The English language is notable for the nimble way it can mean the opposite of what it says.

Example? Listen to a teenager scoffing "Yeah, right" and be aware how wrong you really are.

It's irony, of course: the technique of saying or writing "brilliant" when you mean "stupid". And one current trio of ironic expressions seems to show a particular mindset in this country.

A couple of centuries back, if I lived a non-wasted life, people might have been kind enough to call me a virtuous man. Nowadays they would call me a do-gooder, wouldn't they? Of course they wouldn't.

As now used on talkback radio and in letters to the editor, do-gooder has nothing to do with virtue. It denotes some misguided busybody interfering on behalf of ethnic minorities or criminals. (Talkback callers and letter-writers know that at least one of those groups should be locked up with a throwaway key.)

If you are a do-gooder, you are probably also a liberal, which everyone knows means generous of attitude and unprejudiced of mind, just as the dictionary says.

No, everyone doesn't. Those who whack people around the head with the word use it to mean sandal-wearing, social-working, arty-farty opponents of corporal punishment and life sentences that really mean life sentences.

These critics of liberals are not conservatives, as you might expect from the dictionary. They are commonsense graduates of the School of Hard Knocks and the University of Life. One of them told me so.

So you are a do-gooder and a liberal. Inevitably, the third component in this ironic trio will also apply to you. You are politically correct.

Politically correct is the most overtly ironic of the threesome. People who use it are actually telling you that you are wrong, wrong, wrong ... but they do not have the arguments or facts to prove it, so they will call you names instead.

Indeed, if I were to offer a current dictionary definition of politically correct, I would suggest "Holding ideas originating after 1940 which I vehemently oppose but am unable to refute".

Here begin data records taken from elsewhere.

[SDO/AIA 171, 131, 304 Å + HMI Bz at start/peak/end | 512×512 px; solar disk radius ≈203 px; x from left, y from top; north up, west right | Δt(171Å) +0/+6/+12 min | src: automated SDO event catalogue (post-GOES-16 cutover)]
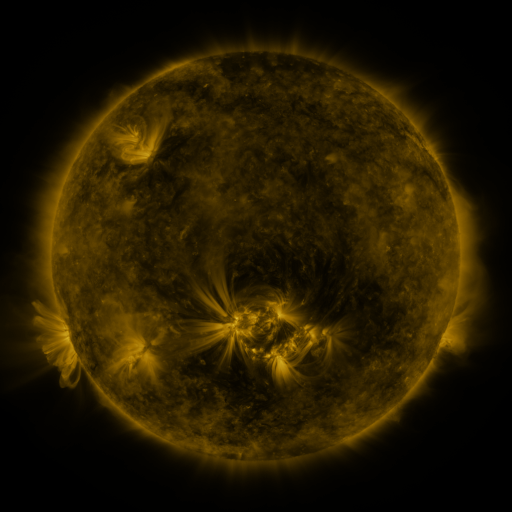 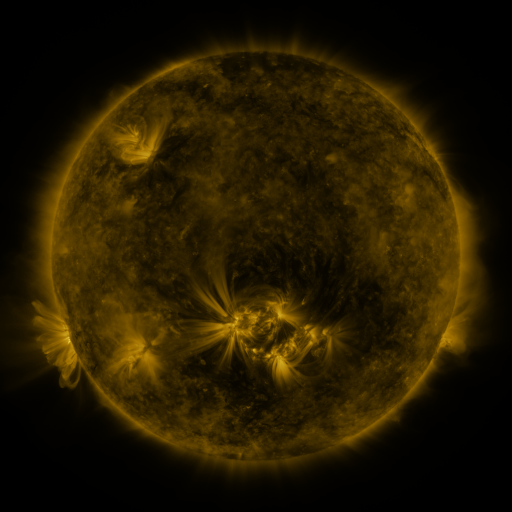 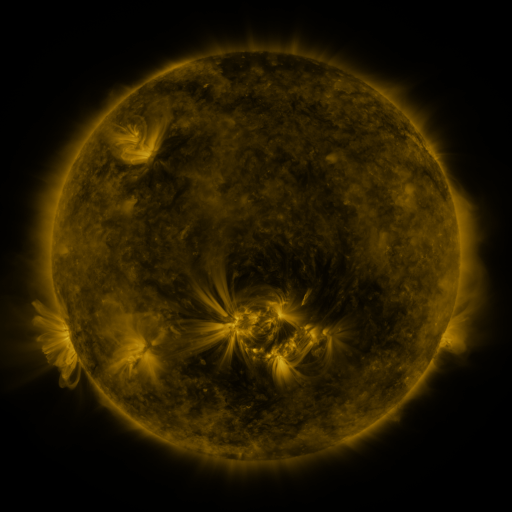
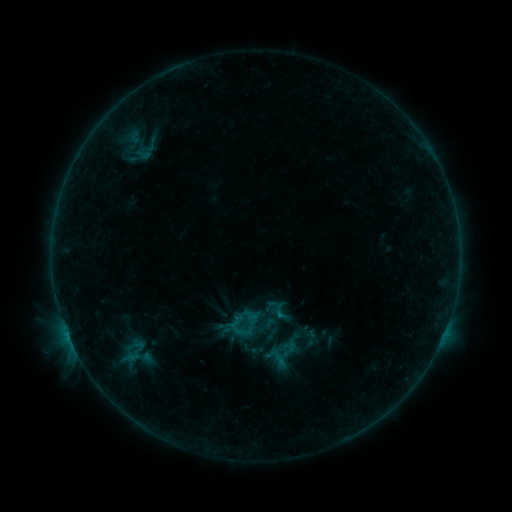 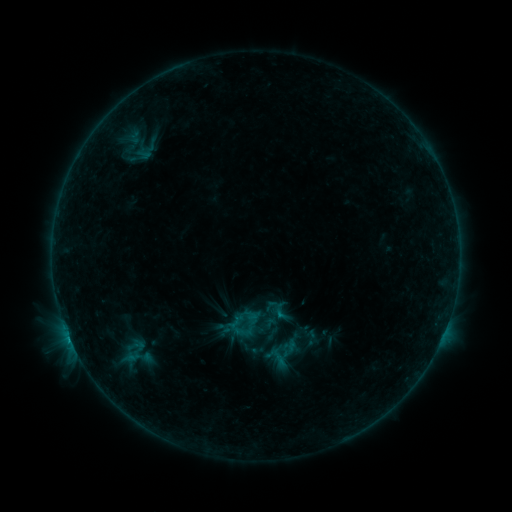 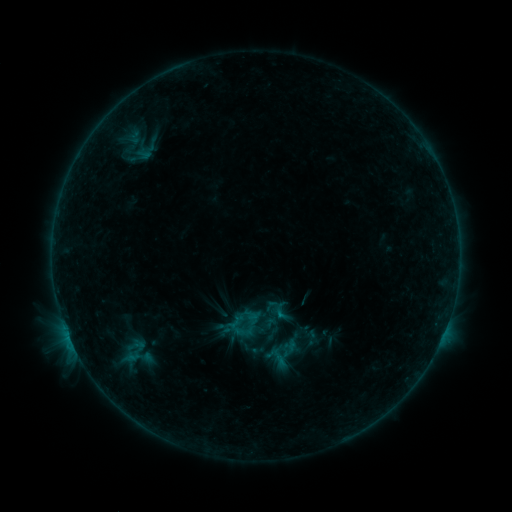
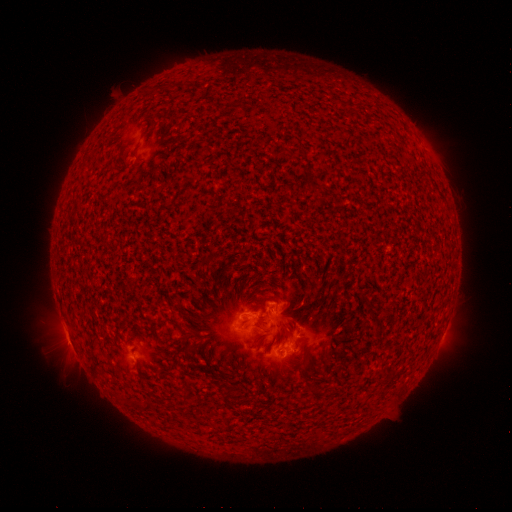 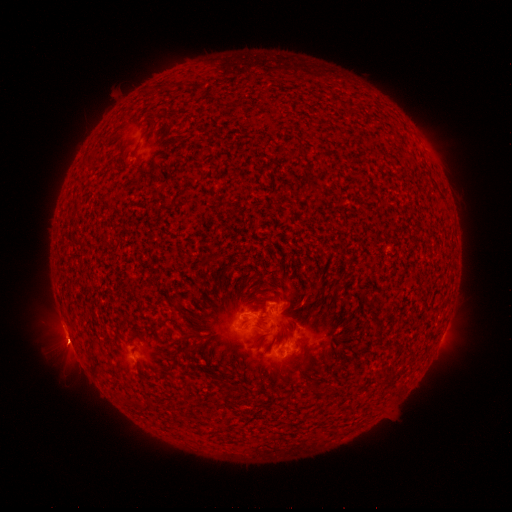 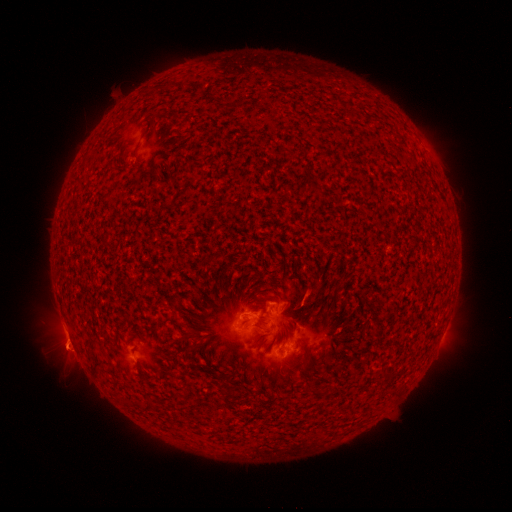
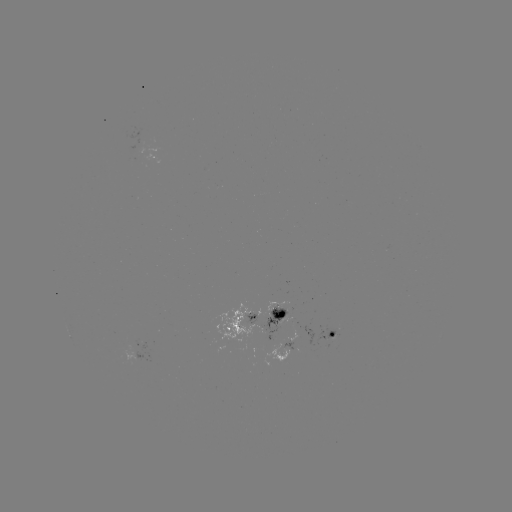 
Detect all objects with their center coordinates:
B6.9 flare: (70, 338)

Other expressions often accompany this unholy trinity. There is bleeding heart, meaning someone who believes thrashings and jailings may not always be the perfect solution.

There is trendy, referring to anyone who studied at academies other than the colleges of Hard Knocks and Life.

I said before that using such expressions reflects a mindset in our society.

It is a mindset of resentment and powerlessness.

Calling names is essentially a child's technique, and accusing someone of being a politically correct liberal do-gooder usually indicates the name-caller is raging as helplessly as any child against something he cannot beat but will not join.

Solutions? It would be nice if politicians set an example by avoiding such phrases, but I am not holding my breath.

It would be nice - and possible - if talkback hosts and Sunday paper columnists did the same.

It would also help if some do-gooding etcs did not parade their purity quite so much, and avoided name-calling in return. I am not impressed by present usage of fascist and fundamentalist.

And it would be grand if (ab)users of the above trio paused and thought what their name-calling implies about themselves.

I mean, who really wants to concede they are a politically misguided, reactionary evil-doer?